Fine-Grained Factual Inconsistency Detection: Evaluating the Capabilities of Large Language Models
Thu 29.05 11:00 - 12:00
- Graduate Student Seminar
-
Bloomfield 526
Abstract:
Factual-consistency evaluation has progressed from response-level scoring toward finer-grained analysis, yet prevailing methods do not pinpoint where a summary goes wrong. Most coarse approaches collapse an entire summary into a single score, while many fine-grained schemes only estimate the proportion of inconsistent content instead of isolating specific errors. Large Language Models (LLMs) are now routinely employed as automatic judges, yet current research evaluates them almost exclusively with coarse metrics, overlooking their potential for end-to-end, high-quality detection of individual errors.

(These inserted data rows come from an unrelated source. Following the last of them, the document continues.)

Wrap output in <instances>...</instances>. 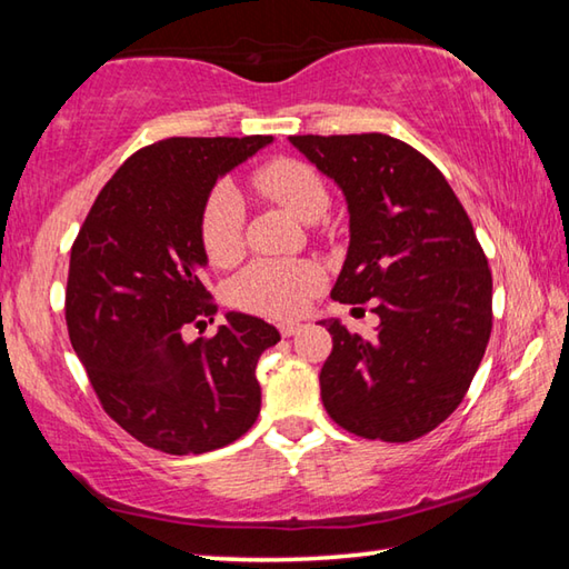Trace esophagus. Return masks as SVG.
Returning a JSON list of instances; mask_svg holds the SVG:
<instances>
[{
  "mask_svg": "<svg viewBox=\"0 0 569 569\" xmlns=\"http://www.w3.org/2000/svg\"><path fill=\"white\" fill-rule=\"evenodd\" d=\"M301 329H303V326L301 323H293V321H286V323L278 326V331H281L283 339H291V336H296Z\"/></svg>",
  "mask_w": 569,
  "mask_h": 569,
  "instance_id": "34e87169",
  "label": "esophagus"
}]
</instances>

We present a new benchmark, specifically tailored for evaluating LLMs on fine-grained factual-inconsistency localization. Each inconsistency is captured by a free-form description that refers to the precise misinformation in the summary. After a model predicts the inconsistencies, a matching protocol aligns its descriptions with gold references, yielding a direct measure of detection accuracy. Using this benchmark, we conduct a comprehensive study of state-of-the-art LLMs across multiple detection strategies. The results reveal both the potential and the current limitations of LLMs in recognizing individual factual errors rather than merely assigning aggregate consistency scores. Our benchmark and evaluation protocol enable an assessment of LLMs’ capacity for reliable judgment.